Athens Review, Athens, Texas

December 6, 2012

Lon Morris: $150,000 loan in, $144,001 paycheck out?

Dawn Ragan, chief financial officer for the Lon Morris bankruptcy estate, is making nearly $300 an hour, court records show

Ben Tinsley
Jacksonville Daily Progress

Tyler —

TYLER —One day before a federal judge authorized a $150,000 debtor-in-possession loan so that the Lon Morris College bankruptcy estate can pay some of its bills, LMC's Chief Restructuring Officer Dawn Ragan filed paperwork requesting to be paid $144,001 for three month's work.

A hearing regarding the proposed payment is expected to be held at 9:30 a.m. Jan. 16 in U.S. Bankruptcy Court Eastern District of Texas — two days after an auction is conducted for the bankruptcy estate.

Ragan's paperwork was filed Tuesday in the court of U.S. Bankruptcy Judge Bill Parker, Eastern District, which also is where the debtor-in-possession loan was authorized by Parker on Wednesday.

The only currently-employed officer at the college, according to court records, Ragan was hired after being selected from a team of Bridgepoint Consulting LLC personnel. They had been working at LMC since May 14 as the college's financial advisors.

After College President Dr. Miles McCall resigned May 24, Ragan was formally hired as chief restructuring officer on July 2. She is asking to be paid for the time period between July 2 and Sept. 30 of this year.

Ragan's agreement with the college obligates LMC to defend her against any legal claims made during the course of her employment. It also restricts LMC from making any claims against her — unless they are claims of willful misconduct or fraud.

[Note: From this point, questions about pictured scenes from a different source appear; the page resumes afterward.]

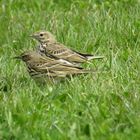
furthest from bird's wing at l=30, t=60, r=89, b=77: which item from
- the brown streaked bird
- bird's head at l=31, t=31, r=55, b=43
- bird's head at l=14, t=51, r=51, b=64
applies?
bird's head at l=31, t=31, r=55, b=43

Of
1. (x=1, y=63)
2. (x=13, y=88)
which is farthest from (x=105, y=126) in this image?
(x=1, y=63)

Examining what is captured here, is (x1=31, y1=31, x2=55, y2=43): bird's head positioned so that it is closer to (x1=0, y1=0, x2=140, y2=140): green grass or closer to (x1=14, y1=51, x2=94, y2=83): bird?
(x1=0, y1=0, x2=140, y2=140): green grass

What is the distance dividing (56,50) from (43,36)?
50 centimetres

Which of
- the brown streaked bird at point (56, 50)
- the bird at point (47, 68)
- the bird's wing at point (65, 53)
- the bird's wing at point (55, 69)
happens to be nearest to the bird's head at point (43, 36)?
the brown streaked bird at point (56, 50)

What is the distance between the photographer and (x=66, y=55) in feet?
35.6

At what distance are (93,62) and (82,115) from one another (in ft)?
8.69

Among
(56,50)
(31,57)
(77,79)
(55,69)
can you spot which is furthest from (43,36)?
(77,79)

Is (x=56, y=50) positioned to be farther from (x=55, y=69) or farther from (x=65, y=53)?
(x=55, y=69)

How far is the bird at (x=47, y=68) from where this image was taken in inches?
387

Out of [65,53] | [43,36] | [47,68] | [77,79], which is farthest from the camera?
[43,36]

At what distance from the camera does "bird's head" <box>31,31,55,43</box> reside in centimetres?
1118

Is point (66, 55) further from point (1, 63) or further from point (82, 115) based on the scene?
point (82, 115)

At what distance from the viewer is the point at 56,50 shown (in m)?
10.9

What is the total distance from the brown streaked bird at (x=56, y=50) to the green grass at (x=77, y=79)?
0.24m
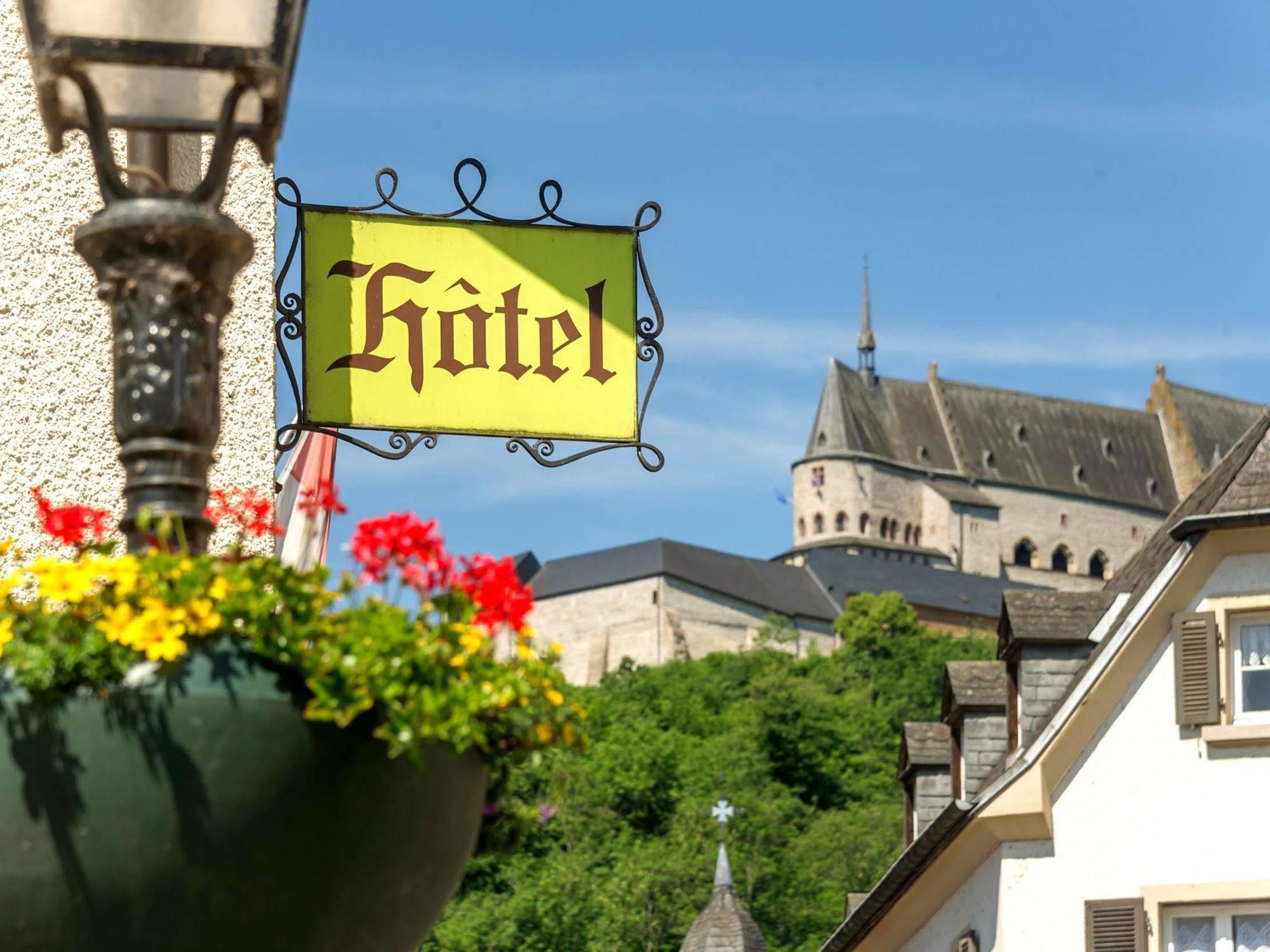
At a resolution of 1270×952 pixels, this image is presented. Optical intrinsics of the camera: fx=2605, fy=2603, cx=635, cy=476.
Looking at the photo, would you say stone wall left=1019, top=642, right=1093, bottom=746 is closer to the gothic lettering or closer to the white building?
the white building

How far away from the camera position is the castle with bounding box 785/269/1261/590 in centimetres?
14500

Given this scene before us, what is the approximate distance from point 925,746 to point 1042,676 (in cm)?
407

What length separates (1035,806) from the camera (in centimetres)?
1833

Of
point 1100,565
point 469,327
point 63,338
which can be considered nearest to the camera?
point 469,327

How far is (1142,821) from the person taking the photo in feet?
59.6

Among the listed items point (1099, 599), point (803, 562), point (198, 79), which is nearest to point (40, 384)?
point (198, 79)

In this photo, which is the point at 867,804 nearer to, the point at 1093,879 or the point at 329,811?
the point at 1093,879

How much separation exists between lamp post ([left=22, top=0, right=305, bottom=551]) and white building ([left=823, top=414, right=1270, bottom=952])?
15.7 meters

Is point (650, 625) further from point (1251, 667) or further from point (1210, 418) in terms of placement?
point (1251, 667)

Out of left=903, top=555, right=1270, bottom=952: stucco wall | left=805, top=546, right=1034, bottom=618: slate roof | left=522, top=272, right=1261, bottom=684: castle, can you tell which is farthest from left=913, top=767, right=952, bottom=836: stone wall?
left=805, top=546, right=1034, bottom=618: slate roof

This written agreement can be terminated with two weeks written notice. Ragan is supposed to be compensated on a semi-monthly basis.

Her charge: Help the college bankruptcy estate handle the hundreds of potential creditors and over 200 unsecured creditors with known claims.

Ragan expanded on LMC history in court documents. She mentions the Lon Morris bankruptcy estate has sought to recoup costs by using the proceeds of certain endowment funds — "unrestricted funds" — being maintained by various foundations associated with the college.

In some related documents it is stated that the LMC bankruptcy estate had to pledge $4 million of approximately $10 million it had in cash and endowments held by non-profit foundations to Amegy Bank to secure a $750,00 loan.

The bank subsequently foreclosed on those funds, the court filings state.

The Texas Attorney General's office has made it clear it intends to protect vulnerable endowments. The AG is still investigating funds missing from a $1.3 million endowment that should have reverted to Sam Houston State University after LMC declared Chapter 11 bankruptcy in July.

Additionally, the Texas Methodist Foundation is suing the Lon Morris College bankruptcy estate and the AG to prevent Ragan from liquidating five separate charitable endowments totaling $265,000 to pay Chapter 11 bankruptcy costs.

In her financial paperwork, Ragan said she has been charging the university $298.91 per hour since July. She contends she worked 490.50 hours during the period from July 2 through September 2.

The $144,001 includes $137,800 in actual pay. This breaks down to $9,580 in advisory fees; $119,340 in chief restructuring officer fees (she is alleged to have worked 397.80 hours doing this); and $8,880 for 59.2 hours of travel time, court records show. The time consisted of travel from Dallas to Jacksonville and Tyler, according to documents.

The remaining $6,201.12 is for expense compensation, Ragan said in court records.

In the petition's historical background, Ragan provides her account of why the bankruptcy took place in the first place. In this account, she contends the college experienced financial difficulties for several years prior to the bankruptcy.

This, she said, was compounded by a plan to grow student enrollment with unfunded scholarship aid, insufficient housing space, inadequate tuition controls, and "assumption of debt to facilitate capital improvements and provide working capital."

Bridgepoint LLC, Ragan's employer, was formally appointed the college's financial advisor and Ragan its chief restructuring officer on July 5.

In the background, Ragan said the college has an outstanding debt of about $14 million “without trade” and $16 million “with trade.”